Confederacy of Dunces
A weekly roundup of embarrassing behavior

GOP kills pro-life bill
Speaking of dunces in the legislature, Republicans on the Senate Judiciary Committee, after agitating all session for waiting periods and informed consent before abortions, voted to kill legislation to require just that. The problem? If the Democratic bill became law, it would take away a GOP issue in this year’s elections.

Republicans Diane Black, Mark Norris, Mae Beavers, Paul Stanley and Jamie Woodson all voted to send the bill to a summer study committee. Since when do Republicans need to study whether they’re for restricting abortions? “There is nothing wrong with this bill except that it doesn’t fit the political agenda of certain special interest groups in this state,” Senate Democratic Leader Jim Kyle says.

Father doesn’t know best
Next time your kid takes the car without asking, you might want to reconsider before ratting her out to the cops. Upon waking to find his car missing, a Nashville man called police to report that his ungrateful daughter was the culprit. The responding officer warned the 55-year-old man that this was a serious crime and that if he pressed charges, his daughter would face jail time. To that, daddy dearest said, “She’s a grown girl. She knows what she did.”

Later that night, officers found the delinquent daughter, arrested her for car theft and carted her off to jail.

Feeling guilty for landing his little girl in the slammer, the father called the District Attorney’s Office a few days later and claimed he had in fact given his daughter permission to use the car.
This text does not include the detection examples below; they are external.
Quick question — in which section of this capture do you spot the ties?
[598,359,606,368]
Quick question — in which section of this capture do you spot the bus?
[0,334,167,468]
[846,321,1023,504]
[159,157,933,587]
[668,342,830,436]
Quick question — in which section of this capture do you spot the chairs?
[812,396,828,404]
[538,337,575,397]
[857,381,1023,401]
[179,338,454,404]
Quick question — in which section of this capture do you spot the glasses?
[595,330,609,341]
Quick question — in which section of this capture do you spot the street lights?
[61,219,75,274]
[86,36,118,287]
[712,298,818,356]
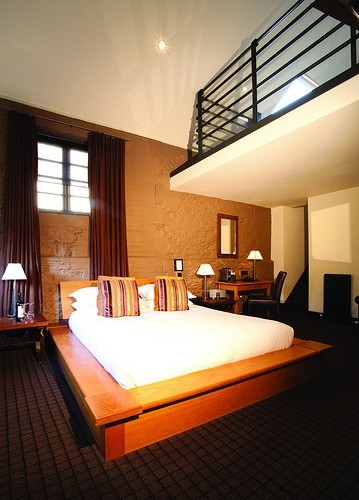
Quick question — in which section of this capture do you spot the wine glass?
[19,303,29,324]
[26,303,35,324]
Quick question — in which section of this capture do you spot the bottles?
[16,293,24,322]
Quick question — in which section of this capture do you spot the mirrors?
[217,213,239,258]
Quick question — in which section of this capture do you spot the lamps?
[1,263,27,318]
[247,250,264,282]
[196,264,215,299]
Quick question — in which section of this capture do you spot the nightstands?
[189,298,233,312]
[0,314,49,364]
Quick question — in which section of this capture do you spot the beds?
[44,278,334,463]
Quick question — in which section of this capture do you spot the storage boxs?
[209,289,226,298]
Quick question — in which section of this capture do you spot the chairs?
[247,271,287,321]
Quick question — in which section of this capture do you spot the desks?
[215,280,274,314]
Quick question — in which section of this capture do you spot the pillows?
[68,275,197,318]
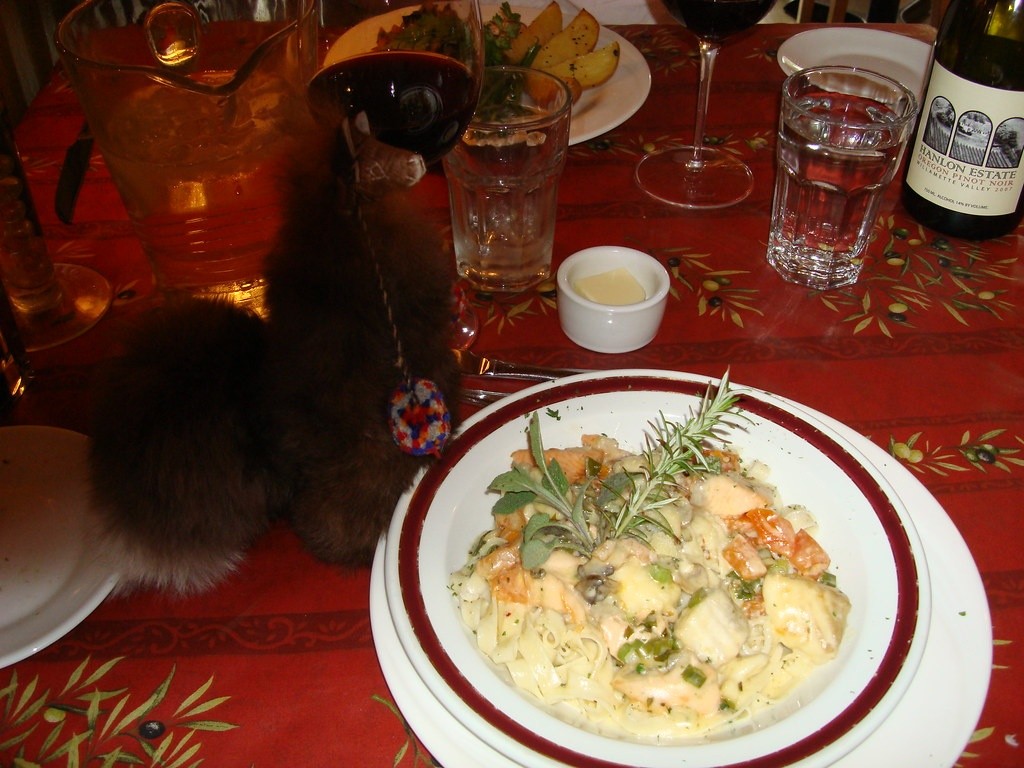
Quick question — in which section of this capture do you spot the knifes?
[53,120,94,225]
[451,349,587,381]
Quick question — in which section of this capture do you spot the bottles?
[902,0,1024,241]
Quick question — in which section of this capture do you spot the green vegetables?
[483,365,756,570]
[399,0,543,117]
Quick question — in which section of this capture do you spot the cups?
[0,95,113,353]
[765,66,919,291]
[555,245,671,355]
[0,277,35,418]
[444,64,572,293]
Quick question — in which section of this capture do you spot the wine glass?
[308,0,485,350]
[635,0,776,209]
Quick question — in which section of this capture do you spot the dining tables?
[1,16,1023,766]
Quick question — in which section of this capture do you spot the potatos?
[504,2,619,101]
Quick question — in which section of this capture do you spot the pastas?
[451,568,619,729]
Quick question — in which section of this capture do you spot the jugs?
[55,0,317,319]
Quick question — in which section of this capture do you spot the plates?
[0,426,128,669]
[323,0,652,147]
[776,27,932,112]
[369,368,994,768]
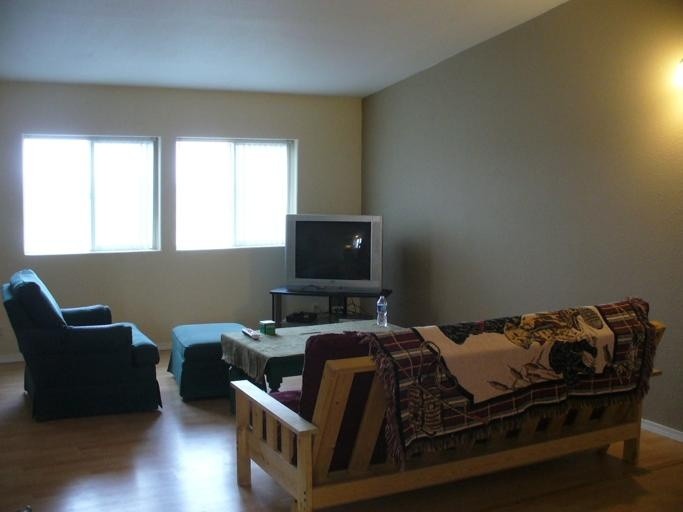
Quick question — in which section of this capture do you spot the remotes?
[242,328,259,339]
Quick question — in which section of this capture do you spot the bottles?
[376,295,388,328]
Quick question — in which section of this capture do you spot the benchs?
[230,319,667,512]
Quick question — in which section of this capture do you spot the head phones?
[287,311,317,323]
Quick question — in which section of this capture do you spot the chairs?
[2,283,163,421]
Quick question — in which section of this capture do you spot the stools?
[167,323,247,402]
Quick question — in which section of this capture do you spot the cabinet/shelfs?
[270,286,392,328]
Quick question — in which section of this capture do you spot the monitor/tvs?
[286,214,383,294]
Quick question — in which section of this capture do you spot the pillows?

But the authorities weren’t buying it, and instead charged the dad with filing a false report for trying to change his story.

A new sex category
A bill in the legislature that would have made it easier for sex-change recipients to get Tennessee driver’s licenses, passports and other documents died quietly last week thanks to a bizarre amendment by House Republican Leader Jason Mumpower.

Tennessee is the only state in nation with a law preventing sex-change recipients from retroactively revising the sex designation on their birth certificates to correspond with their new gender identity. The law makes it difficult for those who have undergone such surgical changes to get driver’s licenses and other documentation, because obtaining such critical documents invariably requires a birth certificate.

This year, a group of House Democrats sponsored legislation that would have dispensed with this piece of unnecessary moralizing, er, law. The Dems withdrew the bill after Mumpower attached an amendment that would have essentially created a new category of sex.

“A birth certificate can be amended with the designation MTF,” Mumpower tells the Scene, “designating male to female, or FTM designating female to male.”

Asked why Tennessee would need such specificity when no other state or the federal government requires it, Mumpower says, “I’m not a representative in any other state.”